The Journal may be so hard up it can’t even afford a poorly paid copy editor. My tribe goes unmentioned in the “Contact Us” section of the Journal‘s ghastly website, though I found a “design desk” with four people on it, or under it, depending on whether they’re still sharp enough to steal booze. And two assistant city editors but no actual city editor. Maybe s/he’s in jail too.

That the Journal apparently has no copy desk wasn’t news to me.

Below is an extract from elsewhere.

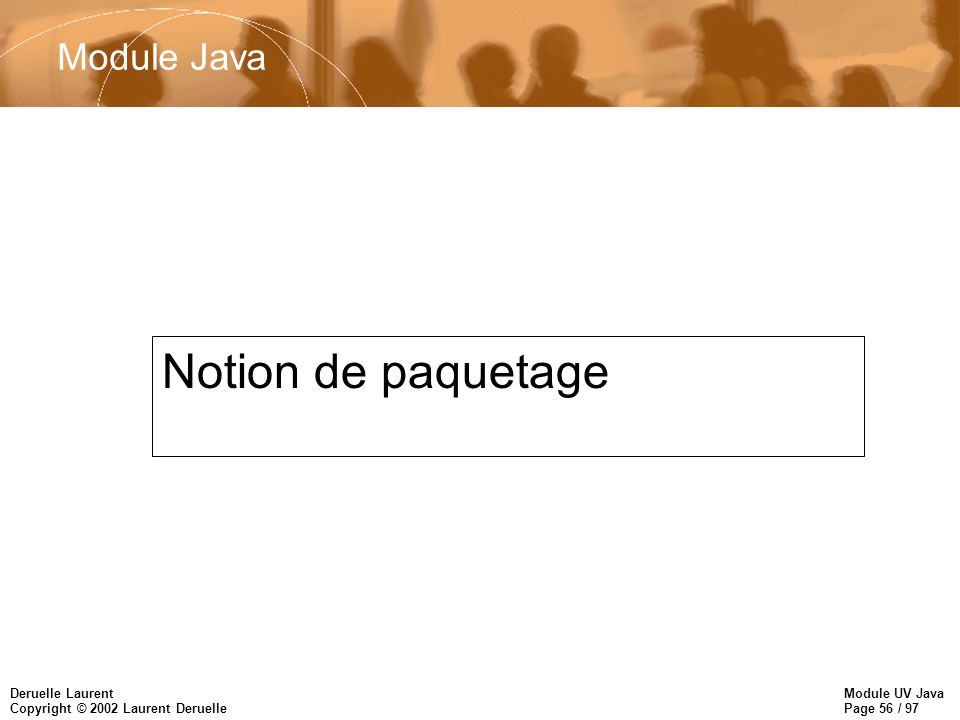 Module UV Java Page 56 / 97 Deruelle Laurent Copyright © 2002 Laurent Deruelle Module Java Notion de paquetage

Not after I saw the story refer to Patrick Ethridge as “editor in chief”, “executive editor,” and “Executive Editor” (in the “Contact Us” lineup, Ethridge is called, simply, “editor”) and report that he was serving “10 days” or “ten days” in the calaboose.

These are peccadillos that even the most poorly paid, knee-walking-drunk, one-eyed copy editor could catch on the first pass through the story from underneath the design desk between attempts to grope one or more of the designers. When one sees these tiny turds floating in the bowl one wonders what monstrosities lurk beneath.

Burned again

“Ain’t you heard? Smoke gets in your eyes.”

Miss Mia Sopaipilla thinks it’s a good day to leave the bike parked and hang around indoors, where there are suddenly fewer people to distract The Help from its primary mission, which is the care, feeding, and amusement of (wait for it) Miss Mia Sopaipilla.

The sisters-in-law have departed, and an air-quality alert has arrived.

I thought I smelled smoke last evening, and sure enough, fire managers from the Santa Fe National Forest apparently have begun prescribed burns.

Not a word about it from The New Mexican or the Albuquerque Journal, of course. I had to find out by checking the New Mexico Fire Information website, which I assume is available to our local newspuppies as well.

Even the TV nitwits managed to figure it out, probably after a few of their talking heads bitched during makeup about how their eyes were all itchy and red. Is it the eyeliner? Nope.

At least the Rio hasn’t risen up on its hind legs and started chasing us around, the way the ocean has on the right side of the country.

I knew I didn’t want to live anywhere in hurricane country after seeing “Key Largo.” If the ocean isn’t trying to kill you, Edward G. Robinson is. Here’s hoping our readers in that neck of the mangrove swamps are sitting high and dry.

Change of pace

One of the rare flat spots on Tuesday’s ride through the Manzanitas.

A friend and neighbor who’s lived here longer than me and grown bored with The Duck! City menu of cycling possibilities proposed we try something a wee bit off the beaten path this week.

And so we motored up NM-337 a ways, parked at the Otero Canyon Trailhead, hopped aboard our trusty cyclocross bikes, and took a 21-mile tour of the rolling back alleys to the east and south, beginning with Juan Tomas Road and ending with Oak Flat Road.

One of the smoother descents.

Phil had warned me that we were headed for some steep, gnarly bits that could only be described as “roads” because they were passable by horse or halftrack. But they weren’t any worse than some of the knee- and tire-popping Paris-Roubaix-style bighorn-sheep circuits I used to wrangle in CusterTucky County, so I got along just fine on the old Steelman Eurocross with its new 34x32T low end and 33mm Donnelly MXPs.

To be sure, long stretches were steep as medical bills, with ruts that may recently have channeled hot lava, enough bad lines for a Sylvester Stallone film festival emceed by Carrot Top, and more baby-heads than the basement of the John Wayne Gacy Memorial Montessori School in Hell, if your idea of a baby is a 45-year-old Scandinavian blacksmith who dabbles in professional wrestling, rugby, and steroids.

But we saw plenty of wildflowers, and the motorists were mostly parked, hunting piñon.

Oak Flat dumped us back onto NM-337, just below the Morning Star Grocery, and we had a fine, high-speed plummet to our parking spot. As roller-coaster rides go it was worth the price of admission and then some.